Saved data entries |
--- START ---
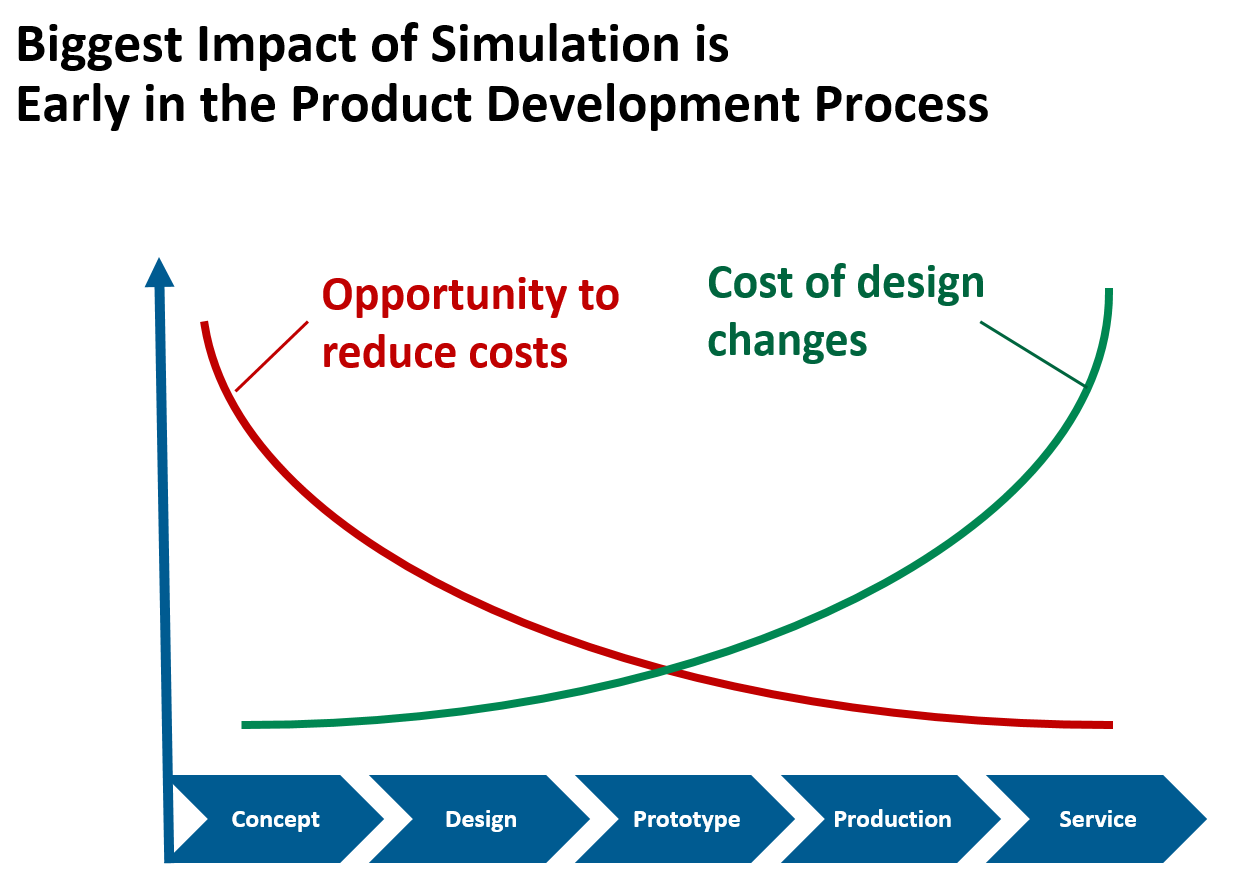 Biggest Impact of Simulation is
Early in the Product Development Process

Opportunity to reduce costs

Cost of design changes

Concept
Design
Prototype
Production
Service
--- END ---
--- START ---
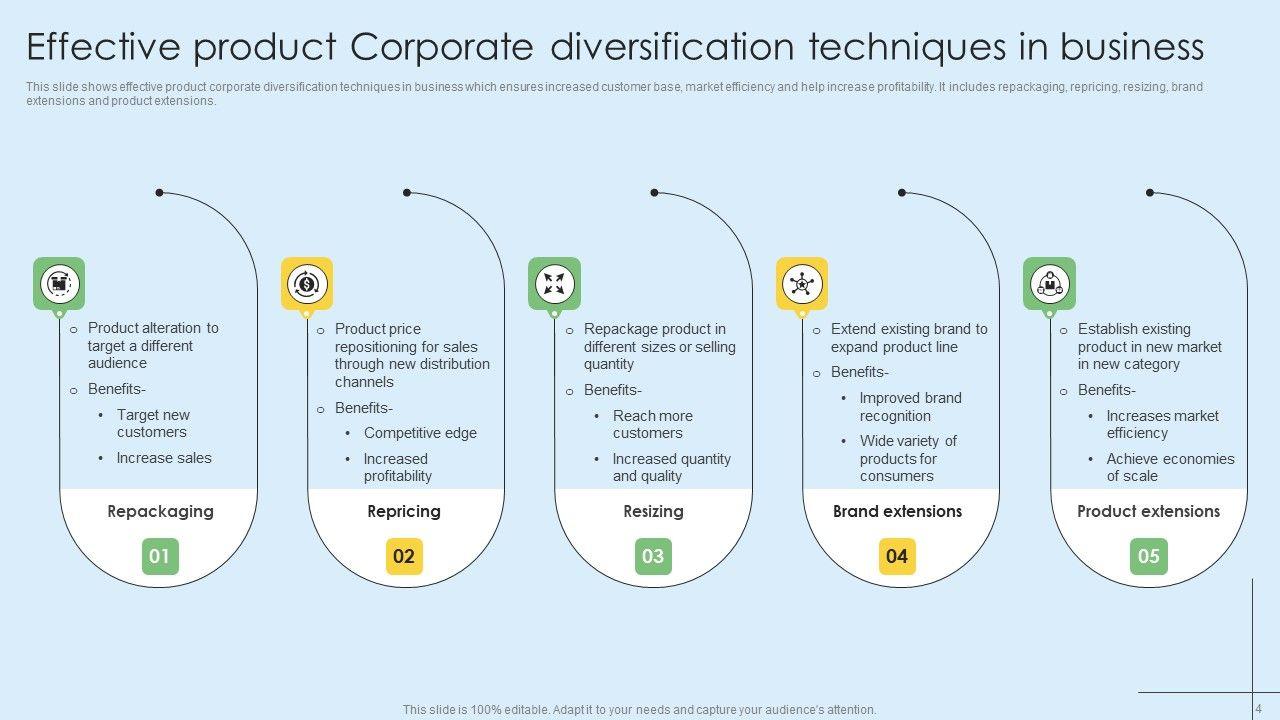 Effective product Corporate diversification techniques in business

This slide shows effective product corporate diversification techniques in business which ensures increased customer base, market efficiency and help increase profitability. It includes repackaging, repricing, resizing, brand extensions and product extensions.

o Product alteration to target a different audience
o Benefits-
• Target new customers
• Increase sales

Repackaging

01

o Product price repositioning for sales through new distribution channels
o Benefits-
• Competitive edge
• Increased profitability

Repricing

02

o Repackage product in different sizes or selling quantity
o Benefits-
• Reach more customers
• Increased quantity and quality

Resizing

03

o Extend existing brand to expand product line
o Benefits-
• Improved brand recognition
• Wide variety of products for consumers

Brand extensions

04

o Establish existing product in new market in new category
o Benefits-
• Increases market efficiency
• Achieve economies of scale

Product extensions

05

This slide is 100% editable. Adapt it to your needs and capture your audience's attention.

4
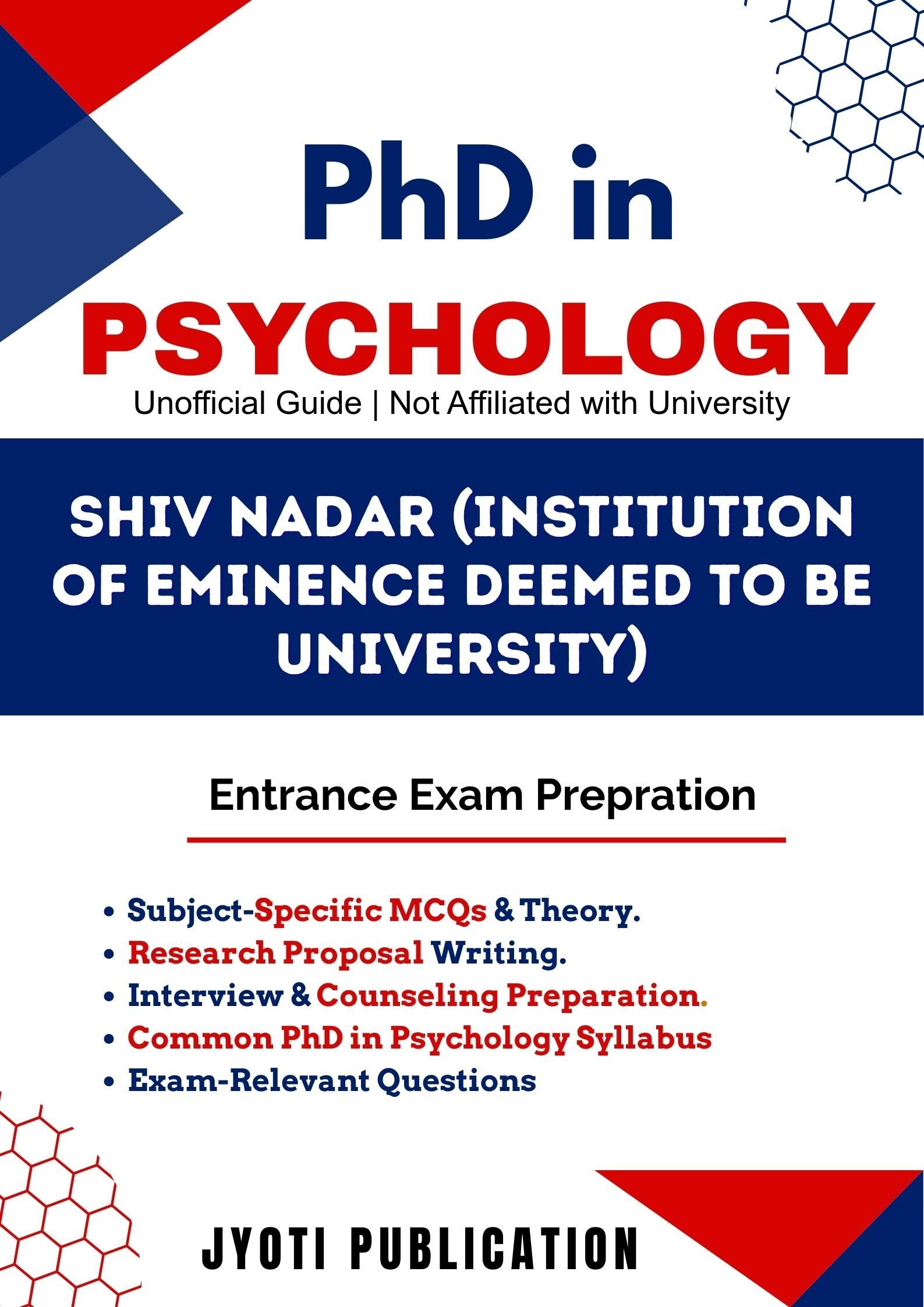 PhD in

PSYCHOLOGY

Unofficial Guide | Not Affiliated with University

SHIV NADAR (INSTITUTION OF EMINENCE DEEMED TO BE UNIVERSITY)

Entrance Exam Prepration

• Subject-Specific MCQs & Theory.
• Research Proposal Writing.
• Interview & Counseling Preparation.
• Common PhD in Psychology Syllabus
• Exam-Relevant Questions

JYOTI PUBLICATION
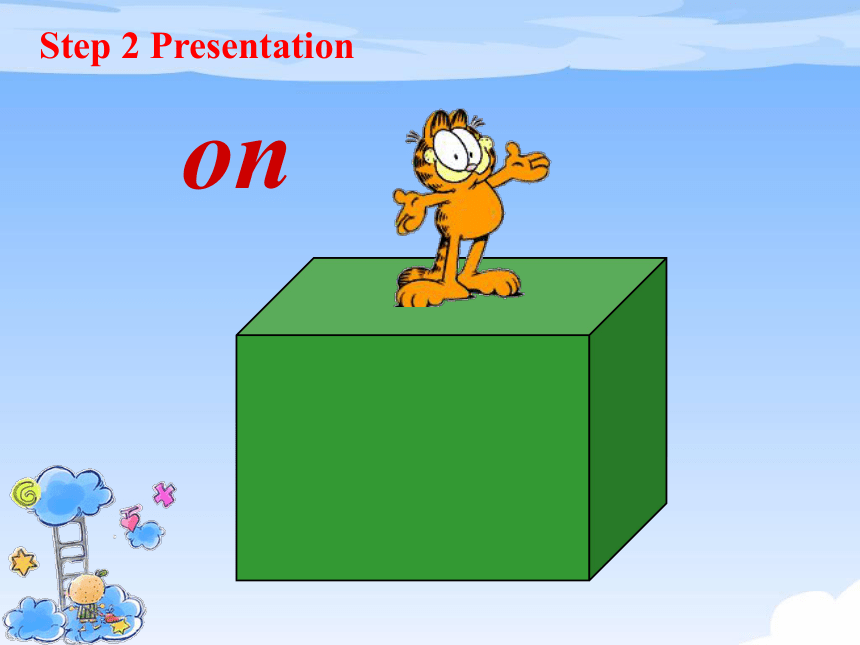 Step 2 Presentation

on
--- END ---
--- START ---
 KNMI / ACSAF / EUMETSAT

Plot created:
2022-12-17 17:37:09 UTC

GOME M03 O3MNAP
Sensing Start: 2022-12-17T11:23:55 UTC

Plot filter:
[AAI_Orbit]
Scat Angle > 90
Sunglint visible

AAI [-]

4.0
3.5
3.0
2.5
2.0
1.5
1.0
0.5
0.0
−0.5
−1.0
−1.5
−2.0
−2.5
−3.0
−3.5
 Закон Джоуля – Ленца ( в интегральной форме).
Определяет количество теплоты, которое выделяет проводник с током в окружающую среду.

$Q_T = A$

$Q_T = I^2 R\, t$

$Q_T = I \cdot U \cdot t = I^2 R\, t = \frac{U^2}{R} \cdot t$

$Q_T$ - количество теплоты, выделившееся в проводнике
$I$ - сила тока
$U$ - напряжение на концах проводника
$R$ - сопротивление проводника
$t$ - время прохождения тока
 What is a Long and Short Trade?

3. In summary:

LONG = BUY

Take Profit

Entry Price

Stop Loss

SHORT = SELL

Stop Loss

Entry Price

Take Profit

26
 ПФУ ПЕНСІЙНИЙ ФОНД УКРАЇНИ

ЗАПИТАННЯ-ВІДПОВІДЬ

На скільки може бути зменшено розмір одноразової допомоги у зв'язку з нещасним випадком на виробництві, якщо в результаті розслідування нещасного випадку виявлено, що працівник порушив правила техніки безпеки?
--- END ---
Exercise aim |
All that is wanted is the stretch of lines above from the one containing "время прохождения тока" through the one containing "На скільки може", duplicated exactly.

Your solution |
$t$ - время прохождения тока
 What is a Long and Short Trade?

3. In summary:

LONG = BUY

Take Profit

Entry Price

Stop Loss

SHORT = SELL

Stop Loss

Entry Price

Take Profit

26
 ПФУ ПЕНСІЙНИЙ ФОНД УКРАЇНИ

ЗАПИТАННЯ-ВІДПОВІДЬ

На скільки може бути зменшено розмір одноразової допомоги у зв'язку з нещасним випадком на виробництві, якщо в результаті розслідування нещасного випадку виявлено, що працівник порушив правила техніки безпеки?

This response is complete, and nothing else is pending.